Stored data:

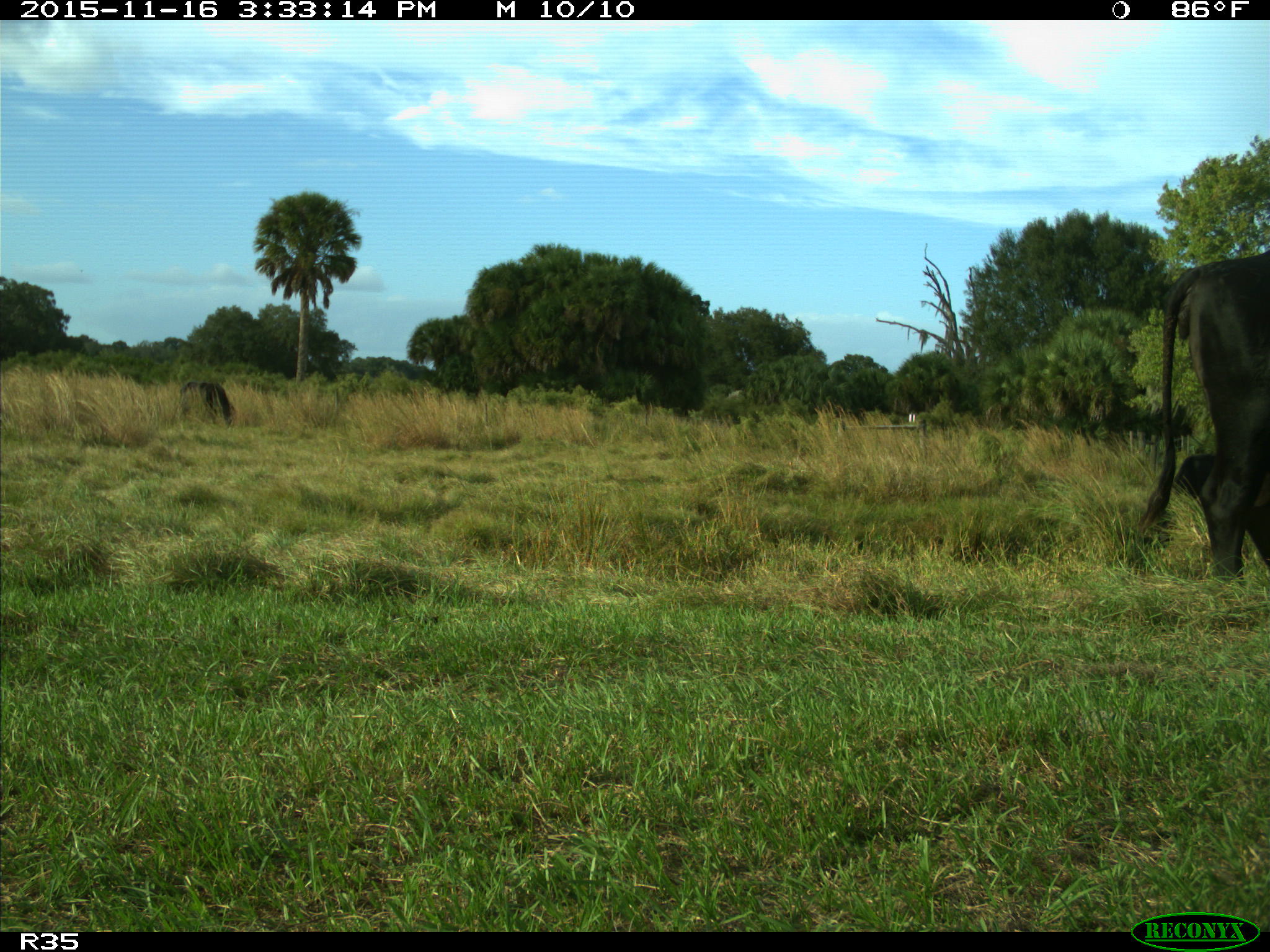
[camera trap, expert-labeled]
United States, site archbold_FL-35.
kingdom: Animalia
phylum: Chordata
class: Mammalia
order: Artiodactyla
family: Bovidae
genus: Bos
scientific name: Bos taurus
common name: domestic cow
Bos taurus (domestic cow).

THE PROBLEM> Word-for-word repeat, images excluded: return all the data.

EXPECTED ANSWER>
[camera trap, expert-labeled]
United States, site archbold_FL-35.
kingdom: Animalia
phylum: Chordata
class: Mammalia
order: Artiodactyla
family: Bovidae
genus: Bos
scientific name: Bos taurus
common name: domestic cow
Bos taurus (domestic cow).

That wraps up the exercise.